Constance et régularité

Afin de raisonner et d'optimiser l'alimentation des élevages, les utilisateurs doivent pouvoir compter sur des produits de composition constante. La filière luzerne s'est dotée très tôt d'outils de contrôle pour connaître les produits qu'elle était susceptible de mettre sur le marché et pour gérer la qualité analytique des livraisons réalisées auprès des clients. Cette maîtrise et ce savoir-faire sont reconnus unanimement par la profession de l'alimentation animale et justifie la persistance de la luzerne déshydratée comme base pour la fabrication d'un certain nombre d'aliments. Par ailleurs, cet avantage par rapport à d'autres matières premières d'origines diverses permet aussi de mieux se développer sur le marché de la consommation en l'état.

Disponibilité permanente

L'organisation du stockage et de la mise sur le marché de façon quasi exclusive par les producteurs permet au marché de pouvoir être alimenté tout au long de l'année sans risque de pénurie. Les changements intervenant dans la composition des régimes des animaux d'élevage perturbent assez fortement leurs performances zootechniques. La régularité d'approvisionnement en un produit de composition constante tout au long de l'année est un élément apprécié par ceux qui élaborent des rations en élevage.

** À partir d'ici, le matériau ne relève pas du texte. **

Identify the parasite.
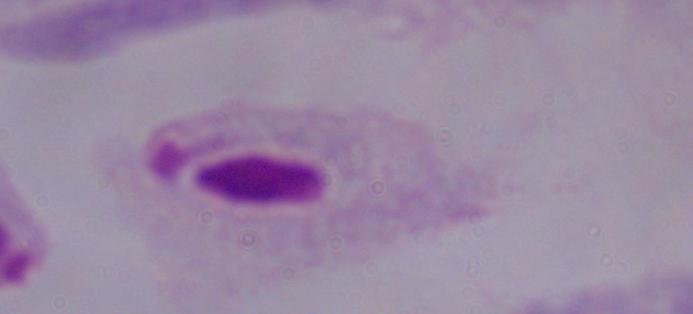
A trichomonad.

magnification = 1000x
modality = micrograph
Report the malaria status of this cell.
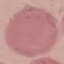
It is uninfected.

image type = cell patch, automatically extracted from a larger field of view and resized to 64 × 64 pixels
preparation = thin blood film
stain = Giemsa
capture = smartphone camera at the microscope eyepiece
Classify this cell by malaria status.
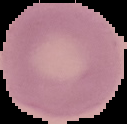

It is uninfected.

preparation: thin blood film
image_size: 127×124 pixels
image_type: segmented cell region with the area outside set to black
State which parasite is depicted.
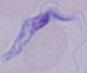

A trypanosome.

modality: micrograph
magnification: 1000x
Classify this cell by malaria status.
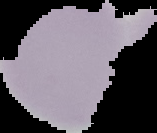
Uninfected.

Cell region segmented out of the field of view; the surrounding area is masked to black. Image is 157×133 pixels. From a thin blood film.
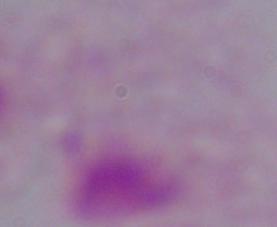

modality: micrograph
identification: trichomonad
magnification: 1000x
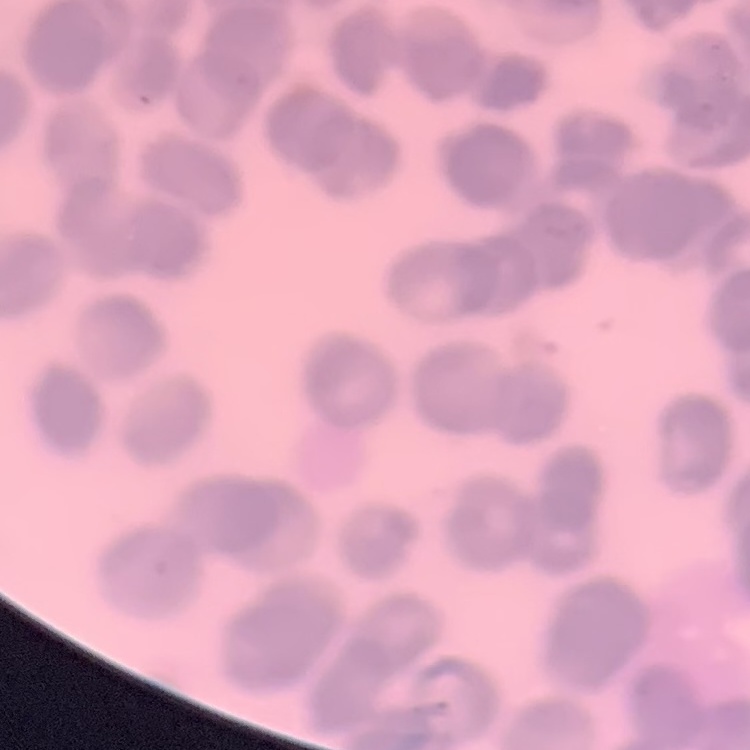
erythrocyte morphology = rouleaux formation
stain = Field's or Giemsa
preparation = thin blood smear
image type = one tile cut from a larger photomicrograph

Sécurité alimentaire et traçabilité

La culture de la luzerne déshydratée se fait avec un minimum d'intrants phytosanitaires, réduisant de cette façon les risques de présence de résidus ultérieurs. Le processus de déshydratation à haute température ainsi que la quasi absence de flore microbienne potentiellement toxinogène spécifique du stockage de la luzerne déshydratée conduisent à une inexistence de risque de toxicité lors de la consommation de ce produit par les animaux. L'utilisation des boues résiduaires en tant qu'élément fertilisant est très réglementée par la profession (leur apport est notamment interdit en couverture pour des raisons évidentes de risque de contamination des parties aériennes qui seront ensuite récoltées). La production de luzerne n'est pas concernée par les avancées récentes en matière de biotechnologie et de production d'organismes génétiquement modifiés. En dehors de la luzerne, les composés entrant dans la fabrication des granulés de luzerne déshydratée sont très rares et leur incorporation est strictement contrôlée et identifiée pour le consommateur.

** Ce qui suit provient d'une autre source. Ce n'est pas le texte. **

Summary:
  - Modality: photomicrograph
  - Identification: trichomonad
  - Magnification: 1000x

L'ensemble de ces raisons font que la filière est en mesure aujourd'hui d'offrir une sécurité alimentaire certaine à ses clients. Cette sécurité est confortée par les outils disponibles en matière de certification, et elle est d'autant plus aisée à mettre en œuvre que la filière qui conduit le produit depuis le champ jusqu'à l'animal est courte.

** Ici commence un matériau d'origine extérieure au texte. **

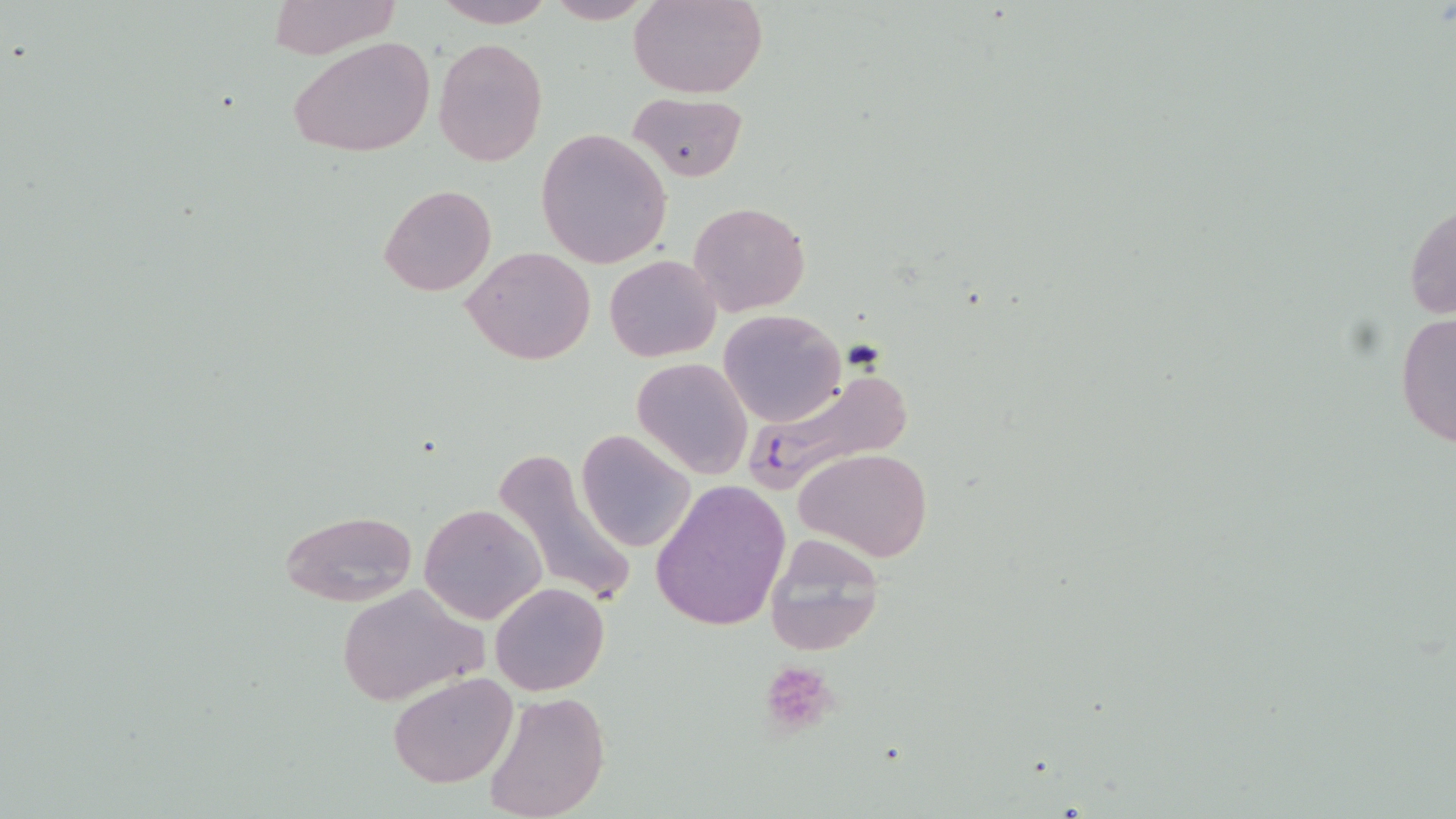
Summary:
  - Coordinate format: approximate bounding boxes as [x1, y1, x2, y2] in pixels
  - Platelet locations: [757, 660, 838, 740]
  - Uninfected red blood cell locations: [267, 0, 403, 58], [431, 0, 557, 28], [541, 0, 657, 24], [629, 0, 769, 99], [288, 35, 436, 158], [434, 38, 547, 167], [629, 92, 747, 182], [538, 128, 671, 268], [378, 185, 495, 297], [1405, 194, 1455, 326], [687, 202, 810, 316], [463, 245, 596, 365], [604, 254, 721, 363], [1394, 308, 1455, 452], [719, 309, 844, 426], [632, 357, 753, 478], [575, 430, 695, 552], [492, 447, 637, 608], [795, 447, 934, 563], [650, 481, 792, 631], [418, 502, 547, 624], [279, 509, 418, 606], [762, 534, 887, 658], [333, 583, 484, 708], [490, 583, 610, 697], [388, 673, 517, 788], [480, 691, 613, 819]
  - Plasmodium falciparum-infected red blood cell locations: [746, 366, 916, 489]
  - Slide-level diagnosis: Plasmodium falciparum
  - Image size: 1456×819 pixels
  - Magnification: 1000x
  - Preparation: thin blood smear
  - Stain: May-Grünwald-Giemsa
  - Modality: optical microscopy
  - Field of view: one of a larger specimen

La notion de fibrosité chez les ruminants fait encore aujourd'hui l'objet de nombreuses recherches à travers le monde, notamment avec l'objectif de proposer un système d'unité de mesure de ce paramètre. A l'heure actuelle, plusieurs outils sont proposés (indice de fibrosité en France, valeur de structure en Belgique et aux Pays Bas, NDF efficace aux Etats Unis), mais aucun ne rencontre une adhésion totale de la communauté scientifique.